Spatial question rows:
* Begin *

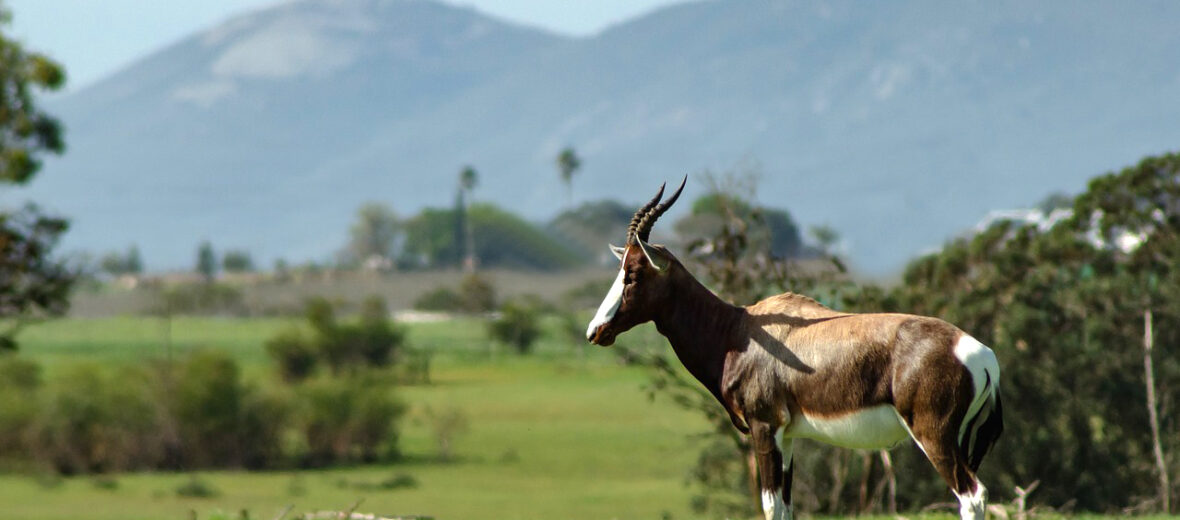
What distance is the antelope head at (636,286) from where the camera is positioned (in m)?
8.47

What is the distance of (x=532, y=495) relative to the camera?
64688 millimetres

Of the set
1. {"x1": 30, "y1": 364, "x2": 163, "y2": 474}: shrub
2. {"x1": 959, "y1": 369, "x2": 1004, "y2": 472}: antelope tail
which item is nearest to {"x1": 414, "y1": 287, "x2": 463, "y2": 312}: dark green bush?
{"x1": 30, "y1": 364, "x2": 163, "y2": 474}: shrub

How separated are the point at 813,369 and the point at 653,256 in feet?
3.41

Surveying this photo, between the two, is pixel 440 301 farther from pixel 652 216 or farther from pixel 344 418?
pixel 652 216

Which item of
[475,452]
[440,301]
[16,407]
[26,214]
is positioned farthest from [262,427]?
[440,301]

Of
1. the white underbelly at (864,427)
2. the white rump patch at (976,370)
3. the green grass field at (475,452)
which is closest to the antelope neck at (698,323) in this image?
the white underbelly at (864,427)

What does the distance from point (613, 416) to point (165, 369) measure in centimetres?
3681

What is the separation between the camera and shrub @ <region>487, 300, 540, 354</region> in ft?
352

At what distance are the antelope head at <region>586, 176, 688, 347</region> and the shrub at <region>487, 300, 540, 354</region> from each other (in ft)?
317

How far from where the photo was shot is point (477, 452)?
81.4m

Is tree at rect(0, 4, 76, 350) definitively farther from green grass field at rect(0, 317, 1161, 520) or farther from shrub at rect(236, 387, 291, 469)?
shrub at rect(236, 387, 291, 469)

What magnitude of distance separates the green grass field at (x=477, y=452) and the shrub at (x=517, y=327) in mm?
1554

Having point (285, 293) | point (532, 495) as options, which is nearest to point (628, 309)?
point (532, 495)

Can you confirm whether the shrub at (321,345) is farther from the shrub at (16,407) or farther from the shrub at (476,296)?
the shrub at (476,296)
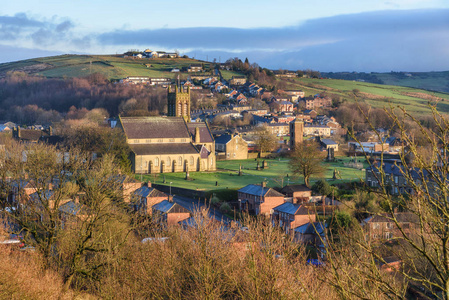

* End *

**Required task**
Please repeat the rows above word for word, starting with the line containing "Surveying this photo, between" and going on through the end of the rows. Leave the pictures out of your answer.

**Result**
Surveying this photo, between the two, is pixel 440 301 farther from pixel 652 216 or farther from pixel 344 418?
pixel 652 216

Which item of
[475,452]
[440,301]
[16,407]
[26,214]
is positioned farthest from [262,427]?
[440,301]

Of
1. the white underbelly at (864,427)
2. the white rump patch at (976,370)
3. the green grass field at (475,452)
which is closest to the antelope neck at (698,323) in this image?
the white underbelly at (864,427)

What does the distance from point (613, 416) to point (165, 369) measure in centimetres?
3681

What is the separation between the camera and shrub @ <region>487, 300, 540, 354</region> in ft?
352

At what distance are the antelope head at <region>586, 176, 688, 347</region> and the shrub at <region>487, 300, 540, 354</region> from each other (in ft)?
317

How far from where the photo was shot is point (477, 452)?
81.4m

Is tree at rect(0, 4, 76, 350) definitively farther from green grass field at rect(0, 317, 1161, 520) or farther from shrub at rect(236, 387, 291, 469)?
shrub at rect(236, 387, 291, 469)

What magnitude of distance separates the green grass field at (x=477, y=452) and the shrub at (x=517, y=327) in mm?
1554

Having point (285, 293) | point (532, 495) as options, which is nearest to point (628, 309)?
point (532, 495)

Can you confirm whether the shrub at (321,345) is farther from the shrub at (16,407) or farther from the shrub at (476,296)?
the shrub at (476,296)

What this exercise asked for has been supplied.